Three days a week, he’s joined in the Carlton store at 7am by patriarch Giorgio, who at 92, still loves working out the back, in the kitchen.
And what about that kitchen? Well, even Fabio has begun to recognise its limitations.
“We’ve outgrown it,” he tells me, “and we just need to probably invest in a production facility as our next main step. Then, perhaps, if opportunities come it would be easier for us because we’re pretty stretched right now.”
He’s looking at three industrial sites in various parts of Melbourne “and analysing what’s best for us”.
If the older brother sees the irony in what he’s saying, he’s not letting on.
Called together at Yuri’s cafe for the photo shoot, the Angele brothers look, at times, awkward together. They don’t speak much.
Yuri’s worried he’s said something in his interview that will offend Fabio. His brother’s a great guy, he says, but “for 30 years I worked with him … and it just came to the point where I had to control my own future”.
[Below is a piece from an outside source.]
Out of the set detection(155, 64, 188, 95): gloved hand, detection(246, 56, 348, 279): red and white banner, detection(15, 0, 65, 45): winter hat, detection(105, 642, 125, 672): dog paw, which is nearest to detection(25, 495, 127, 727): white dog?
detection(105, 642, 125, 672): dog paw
“We’ve got about seven, eight years between us,” says older brother Fabio, “so, um, [Yuri] probably looked up to me more, not so much as a brother he socialised with … ” He hunts for the right words. “Not a father figure, but, ‘Oh, you’re old-school’. You know what I mean? ‘You’re older’.”
Almost five years after the separation, I ask, do they spend much time together?
“Family values,” says Fabio, “we’ve all got our families. We all meet together at my parents’ place. That still works.”
Meanwhile, the next generation is coming into play. Fabio’s son Tory recently joined Brunetti – his LinkedIn profile describes him as the chief executive officer of the Carlton operation, Classico. Yuri says that sometimes his nephew calls him to talk business, to seek advice – something he’s clearly happy about.
So finally I ask Yuri: does he ever go back to the Carlton cafe that he helped build? That, for years, was like his second home?
“I haven’t been in Carlton for a long time,” he replies quietly. “Not since the separation. I don’t know. It would bring back emotions.”